Addition of Etoricoxib During Concurrent Chemo-radiation of Cervical Cancer Patients Could Result in Faster Resolution of Gross Disease: A Prospective Single-Institution Study
(Springer, 2020) Sovan Sarang Dhar; Uday Pratap Shahi; Deepak Kumar; Ritusha Mishra; Prashant Kaser; Satish Dewangan; Abhijit Mandal; Sunil Choudhary; Lalit Mohan Aggarwal; Anupam Kumar Asthana; Satyajit Pradhan
Objective: A prospective study was conducted to assess the effect of adding COX-2 inhibitor Etoricoxib during concurrent chemo-radiotherapy schedule of cervical cancer patients on tumour response and acute toxicities. Materials and Methods: Forty patients of carcinoma cervix [mostly locally advanced] were treated using external beam radiotherapy (EBRT) [telecobalt, 45 Gy/20F/5F per week] concurrent with weekly cisplatin- or cisplatin + paclitaxel-based chemotherapy. Low-dose-rate (LDR) intracavitary brachytherapy (ICBT) 30 Gy to point A was delivered in between EBRT fractions in a single setting. Patients were prospectively allocated either to receive Etoricoxib 90 mg OD during the entire course of chemo-radiation [arm A] or not [arm B]. Weekly assessment with clinical evaluation and routine blood tests were done during the course of treatment, with pre-ICBT clinical evaluation taken into consideration for disease response comparison between arms. Results: When evaluated clinically before intracavitary brachytherapy procedure, the gross disease was found to have regressed more in the arm receiving Etoricoxib [p = 0.042]. Acute grade-3 toxicities ranged between 5 and 15% for patients who received Etoricoxib and 10–15% for those who did not.

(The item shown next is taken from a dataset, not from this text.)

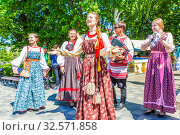 Russia, Samara, June 2017: smart girls in national clothes sing for city residents on the embankment of the Volga River on a sunny summer day. Редакционное фото, фотограф Акиньшин Владимир / Фотобанк Лори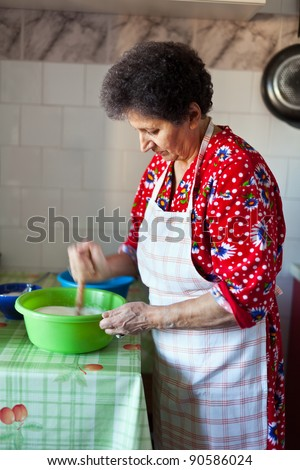 Senior caucasian woman in the kitchen stirring the dough for cakes in a bowl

Difference in toxicities was not statistically significant. Conclusion: Addition of COX-2 inhibitor [Etoricoxib] during concurrent chemo-radiation results in a faster response of the primary disease in locally advanced cervical cancer patients, without a significant difference in acute toxicities. © 2019, Association of Gynecologic Oncologists of India.